Instructions for the task -
Output all lines exactly, with nothing added or dropped.
>> START Exercise data
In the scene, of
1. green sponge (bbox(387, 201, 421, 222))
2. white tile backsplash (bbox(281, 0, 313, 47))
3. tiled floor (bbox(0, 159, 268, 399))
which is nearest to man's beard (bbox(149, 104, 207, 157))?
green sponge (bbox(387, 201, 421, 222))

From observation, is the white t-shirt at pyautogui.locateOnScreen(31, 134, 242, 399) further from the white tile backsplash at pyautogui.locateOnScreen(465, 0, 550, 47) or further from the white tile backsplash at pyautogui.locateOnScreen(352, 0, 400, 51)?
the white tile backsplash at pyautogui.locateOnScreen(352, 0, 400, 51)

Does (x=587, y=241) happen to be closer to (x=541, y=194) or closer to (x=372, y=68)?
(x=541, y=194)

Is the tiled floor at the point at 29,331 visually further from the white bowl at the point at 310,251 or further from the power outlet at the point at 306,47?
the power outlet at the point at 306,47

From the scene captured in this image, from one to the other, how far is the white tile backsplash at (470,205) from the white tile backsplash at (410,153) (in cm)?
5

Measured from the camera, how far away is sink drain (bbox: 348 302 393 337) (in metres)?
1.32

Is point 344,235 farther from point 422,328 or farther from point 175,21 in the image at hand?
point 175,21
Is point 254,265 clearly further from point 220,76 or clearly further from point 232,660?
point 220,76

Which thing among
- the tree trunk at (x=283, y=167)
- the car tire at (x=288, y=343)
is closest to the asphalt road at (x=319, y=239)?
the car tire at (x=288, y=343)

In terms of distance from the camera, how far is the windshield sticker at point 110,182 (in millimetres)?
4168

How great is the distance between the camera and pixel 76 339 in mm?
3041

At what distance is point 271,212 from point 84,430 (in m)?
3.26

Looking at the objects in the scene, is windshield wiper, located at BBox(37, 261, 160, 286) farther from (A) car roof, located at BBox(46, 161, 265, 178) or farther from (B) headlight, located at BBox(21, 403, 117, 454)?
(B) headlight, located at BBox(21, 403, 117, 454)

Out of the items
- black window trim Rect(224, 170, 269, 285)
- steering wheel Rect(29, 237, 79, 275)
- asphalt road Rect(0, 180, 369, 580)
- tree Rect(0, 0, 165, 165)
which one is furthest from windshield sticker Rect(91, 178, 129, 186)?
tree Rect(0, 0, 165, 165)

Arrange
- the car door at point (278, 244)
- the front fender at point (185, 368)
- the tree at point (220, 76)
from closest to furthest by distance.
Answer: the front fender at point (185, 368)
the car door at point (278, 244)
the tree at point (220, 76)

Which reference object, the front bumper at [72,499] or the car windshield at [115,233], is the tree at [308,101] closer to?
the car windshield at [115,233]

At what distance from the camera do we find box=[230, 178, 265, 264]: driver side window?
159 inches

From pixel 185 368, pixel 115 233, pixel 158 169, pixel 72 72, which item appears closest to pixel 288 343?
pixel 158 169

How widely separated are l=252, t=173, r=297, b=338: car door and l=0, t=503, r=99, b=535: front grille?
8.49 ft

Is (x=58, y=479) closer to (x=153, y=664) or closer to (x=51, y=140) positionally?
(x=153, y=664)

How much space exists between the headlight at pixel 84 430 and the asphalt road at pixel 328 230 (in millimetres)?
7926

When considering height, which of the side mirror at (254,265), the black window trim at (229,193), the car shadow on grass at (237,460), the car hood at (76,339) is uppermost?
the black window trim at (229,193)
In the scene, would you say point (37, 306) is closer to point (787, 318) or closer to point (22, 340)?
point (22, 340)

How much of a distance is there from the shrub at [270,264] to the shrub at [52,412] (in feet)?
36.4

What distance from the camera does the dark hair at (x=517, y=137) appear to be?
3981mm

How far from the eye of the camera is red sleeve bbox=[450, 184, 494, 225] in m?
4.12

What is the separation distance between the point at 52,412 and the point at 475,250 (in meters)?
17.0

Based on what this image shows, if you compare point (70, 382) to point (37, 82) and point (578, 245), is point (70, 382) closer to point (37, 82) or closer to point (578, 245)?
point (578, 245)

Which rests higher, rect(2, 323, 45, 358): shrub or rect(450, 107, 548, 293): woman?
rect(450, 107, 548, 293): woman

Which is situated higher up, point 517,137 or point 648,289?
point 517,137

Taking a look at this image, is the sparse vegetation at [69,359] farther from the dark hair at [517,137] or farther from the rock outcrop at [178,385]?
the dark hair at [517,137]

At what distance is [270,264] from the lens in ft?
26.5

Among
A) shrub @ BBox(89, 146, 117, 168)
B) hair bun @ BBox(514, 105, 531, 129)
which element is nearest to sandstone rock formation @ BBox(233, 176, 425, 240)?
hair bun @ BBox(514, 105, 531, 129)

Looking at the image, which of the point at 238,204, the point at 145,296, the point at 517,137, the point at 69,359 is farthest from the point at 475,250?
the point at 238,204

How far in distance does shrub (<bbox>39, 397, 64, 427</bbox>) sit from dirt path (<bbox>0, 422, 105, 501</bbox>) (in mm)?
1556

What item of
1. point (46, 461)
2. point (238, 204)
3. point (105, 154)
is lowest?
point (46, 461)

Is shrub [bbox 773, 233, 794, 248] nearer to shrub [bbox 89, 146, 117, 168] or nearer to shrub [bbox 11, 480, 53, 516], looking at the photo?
>> END Exercise data
Complete output -
In the scene, of
1. green sponge (bbox(387, 201, 421, 222))
2. white tile backsplash (bbox(281, 0, 313, 47))
3. tiled floor (bbox(0, 159, 268, 399))
which is nearest to man's beard (bbox(149, 104, 207, 157))?
green sponge (bbox(387, 201, 421, 222))

From observation, is the white t-shirt at pyautogui.locateOnScreen(31, 134, 242, 399) further from the white tile backsplash at pyautogui.locateOnScreen(465, 0, 550, 47) or further from the white tile backsplash at pyautogui.locateOnScreen(352, 0, 400, 51)?
the white tile backsplash at pyautogui.locateOnScreen(352, 0, 400, 51)

Does (x=587, y=241) happen to be closer to (x=541, y=194) or closer to (x=372, y=68)?
(x=541, y=194)

Is the tiled floor at the point at 29,331 visually further from the white bowl at the point at 310,251 or further from the power outlet at the point at 306,47?
the power outlet at the point at 306,47

From the scene captured in this image, from one to the other, how far is the white tile backsplash at (470,205) from the white tile backsplash at (410,153) (in cm)?
5

Measured from the camera, how far away is sink drain (bbox: 348 302 393 337) (in metres)?
1.32

Is point 344,235 farther from point 422,328 or farther from point 175,21 in the image at hand?
point 175,21
Is point 254,265 clearly further from point 220,76 or clearly further from point 232,660?
point 220,76

Which thing among
- the tree trunk at (x=283, y=167)
- the car tire at (x=288, y=343)
is closest to the asphalt road at (x=319, y=239)?
the car tire at (x=288, y=343)

In terms of distance from the camera, how far is the windshield sticker at point 110,182 (in millimetres)?
4168

How great is the distance between the camera and pixel 76 339 in mm?
3041

At what distance is point 271,212 from point 84,430 (in m)?
3.26

Looking at the objects in the scene, is windshield wiper, located at BBox(37, 261, 160, 286) farther from (A) car roof, located at BBox(46, 161, 265, 178) or farther from (B) headlight, located at BBox(21, 403, 117, 454)?
(B) headlight, located at BBox(21, 403, 117, 454)

Out of the items
- black window trim Rect(224, 170, 269, 285)
- steering wheel Rect(29, 237, 79, 275)
- asphalt road Rect(0, 180, 369, 580)
- tree Rect(0, 0, 165, 165)
which one is furthest from windshield sticker Rect(91, 178, 129, 186)?
tree Rect(0, 0, 165, 165)

Arrange
- the car door at point (278, 244)
- the front fender at point (185, 368)
- the tree at point (220, 76)
from closest to furthest by distance.
Answer: the front fender at point (185, 368)
the car door at point (278, 244)
the tree at point (220, 76)

Which reference object, the front bumper at [72,499] or the car windshield at [115,233], is the tree at [308,101] closer to?
the car windshield at [115,233]

At what distance from the camera do we find box=[230, 178, 265, 264]: driver side window?
159 inches

From pixel 185 368, pixel 115 233, pixel 158 169, pixel 72 72, which item appears closest to pixel 288 343?
pixel 158 169

How widely separated are l=252, t=173, r=297, b=338: car door and l=0, t=503, r=99, b=535: front grille?
8.49 ft

Is (x=58, y=479) closer to (x=153, y=664) or closer to (x=51, y=140) positionally?
(x=153, y=664)

How much space exists between the headlight at pixel 84 430 and the asphalt road at pixel 328 230 (in millimetres)?
7926

When considering height, which of the side mirror at (254,265), the black window trim at (229,193), the car shadow on grass at (237,460), the car hood at (76,339) is uppermost?
the black window trim at (229,193)
In the scene, would you say point (37, 306) is closer to point (787, 318) or closer to point (22, 340)?
point (22, 340)

How much of a distance is there from the shrub at [270,264] to the shrub at [52,412] (in feet)?
36.4

What distance from the camera does the dark hair at (x=517, y=137) appear to be?
3981mm

How far from the eye of the camera is red sleeve bbox=[450, 184, 494, 225] in m?
4.12

What is the separation distance between the point at 52,412 and the point at 475,250 (in meters)?
17.0

Based on what this image shows, if you compare point (70, 382) to point (37, 82) and point (578, 245), is point (70, 382) closer to point (37, 82) or closer to point (578, 245)?
point (578, 245)

Which rests higher, rect(2, 323, 45, 358): shrub or rect(450, 107, 548, 293): woman?
rect(450, 107, 548, 293): woman

Which is situated higher up, point 517,137 or point 648,289?
point 517,137

Taking a look at this image, is the sparse vegetation at [69,359] farther from the dark hair at [517,137] or farther from the rock outcrop at [178,385]?
the dark hair at [517,137]

At what distance is [270,264] from the lens in ft?
26.5

Among
A) shrub @ BBox(89, 146, 117, 168)
B) hair bun @ BBox(514, 105, 531, 129)
which element is nearest to sandstone rock formation @ BBox(233, 176, 425, 240)?
hair bun @ BBox(514, 105, 531, 129)

Looking at the image, which of the point at 238,204, the point at 145,296, the point at 517,137, the point at 69,359 is farthest from the point at 475,250?
the point at 238,204

How far in distance does shrub (<bbox>39, 397, 64, 427</bbox>) sit from dirt path (<bbox>0, 422, 105, 501</bbox>) (in mm)?
1556

What item of
1. point (46, 461)
2. point (238, 204)
3. point (105, 154)
is lowest?
point (46, 461)

Is shrub [bbox 773, 233, 794, 248] nearer to shrub [bbox 89, 146, 117, 168] or nearer to shrub [bbox 11, 480, 53, 516], looking at the photo?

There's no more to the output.